====== Excerpt provided

KARACHI: The Lucky Cement Limited reported consolidated profits of Rs26.53 billion of which Rs5.81 billion is attributable to non-controlling interests for the nine months ended March 31, 2022.
This translates into the earnings per share (EPS) of Rs64.07, compared with Rs56.36 share reported during the same period of last year.
On a consolidated basis, the company achieved gross turnover of Rs265.70 billion which is 31.2 per cent higher, compared with the turnover of Rs202.46 billion during the same period of last year.
During the period under review, the company’s consolidated net profit attributable to owners of the holding company, increased 13.7 per cent, compared with the same period of last year.
Despite the challenges due to increasing production costs across all segments, the Group has been able to secure double-digit growth in its profitability.
The Group’s polyester segment showed a growth of 30.4 per cent, pharmaceutical 56.7 per cent and animal health segments was able to secure growth of 95.9 per cent on the back of enhanced volumes, better sales mix and new product launches in the pharmaceutical segment.
This increase is in addition to the one-off unrealised gain on the acquisition of controlling shares in NutriCo Pakistan amounting to Rs1.85 billion.
The Group’s joint venture cement production facility in Samawah, Iraq, which started its commercial production in March 2021, has also added healthy profits to the Group’s profitability.
During the outgoing quarter, Lucky Electric Power Company Limited, a wholly owned subsidiary of Lucky Cement, achieved the Commercial Operations Date (COD) of its 660MW coal-fired power project on March 21, 2022.
On an unconsolidated basis, the company’s local sales volumes posted a decline of 3.4 per cent to reach 5.51 million tonnes during the nine months of 2021/22. The marginal decline for the company versus negligible change in the industry numbers was mainly due to other cement plants becoming operational in the current period.
Moreover, the export sales volumes of the company declined 18 per cent to 1.56 million tonnes, compared with 1.90 million tonnes during the same period last year on the back of continuous volatility in the international coal prices and exorbitantly high freight costs globally.
Hence, the company’s overall sales volumes declined 7.1 per cent to reach 7.07 million tonnes during the nine months of 2021/22.

============
====== Study material

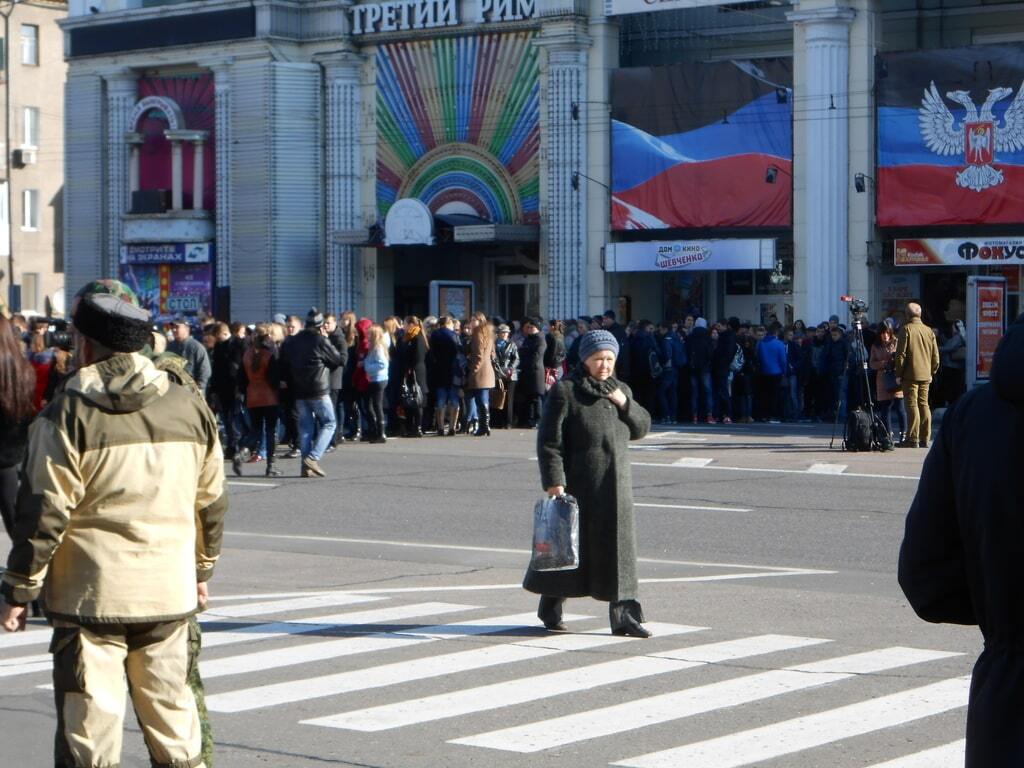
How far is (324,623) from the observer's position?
10570 mm

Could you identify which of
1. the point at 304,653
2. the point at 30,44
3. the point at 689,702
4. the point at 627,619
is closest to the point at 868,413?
the point at 627,619

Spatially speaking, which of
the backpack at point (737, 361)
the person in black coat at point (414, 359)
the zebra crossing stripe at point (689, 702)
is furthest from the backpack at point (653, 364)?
the zebra crossing stripe at point (689, 702)

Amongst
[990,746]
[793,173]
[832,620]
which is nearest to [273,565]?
[832,620]

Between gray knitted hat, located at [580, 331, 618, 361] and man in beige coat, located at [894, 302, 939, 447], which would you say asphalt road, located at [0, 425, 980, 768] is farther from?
man in beige coat, located at [894, 302, 939, 447]

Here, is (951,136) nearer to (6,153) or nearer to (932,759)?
(932,759)

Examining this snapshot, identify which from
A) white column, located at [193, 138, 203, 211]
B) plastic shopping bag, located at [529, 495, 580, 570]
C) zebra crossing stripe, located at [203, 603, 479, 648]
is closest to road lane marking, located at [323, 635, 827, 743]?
plastic shopping bag, located at [529, 495, 580, 570]

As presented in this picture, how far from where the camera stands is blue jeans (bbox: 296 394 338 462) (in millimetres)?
20391

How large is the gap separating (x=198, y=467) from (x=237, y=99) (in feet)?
Result: 129

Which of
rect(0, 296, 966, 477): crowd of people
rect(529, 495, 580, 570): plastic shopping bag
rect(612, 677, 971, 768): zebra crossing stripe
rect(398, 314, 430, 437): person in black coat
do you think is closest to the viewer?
rect(612, 677, 971, 768): zebra crossing stripe

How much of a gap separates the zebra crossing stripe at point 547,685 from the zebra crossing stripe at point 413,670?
1.36 ft

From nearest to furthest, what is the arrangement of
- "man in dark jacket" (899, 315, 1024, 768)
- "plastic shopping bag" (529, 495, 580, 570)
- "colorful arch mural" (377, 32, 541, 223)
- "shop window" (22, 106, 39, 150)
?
"man in dark jacket" (899, 315, 1024, 768), "plastic shopping bag" (529, 495, 580, 570), "colorful arch mural" (377, 32, 541, 223), "shop window" (22, 106, 39, 150)

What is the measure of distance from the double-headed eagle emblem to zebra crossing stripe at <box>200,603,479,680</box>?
25.9m

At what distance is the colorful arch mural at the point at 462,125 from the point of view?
40.6 meters

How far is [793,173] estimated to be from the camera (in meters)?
36.5
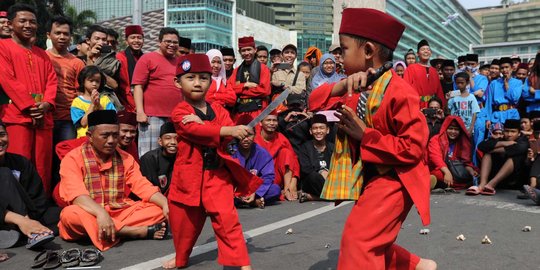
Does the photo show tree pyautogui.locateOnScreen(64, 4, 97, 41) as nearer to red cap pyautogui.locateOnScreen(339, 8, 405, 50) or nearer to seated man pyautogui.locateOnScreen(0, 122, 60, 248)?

============

Directions for this task
Answer from the Lucky Cement earnings report:
(a) What earnings per share did the company report for the nine months ended March 31, 2022?
(b) What is the capacity of the coal-fired power project that reached its Commercial Operations Date on March 21, 2022?
(c) To what level did the company's export sales volumes fall?

Response to this exercise
(a) Rs64.07
(b) 660MW
(c) 1.56 million tonnes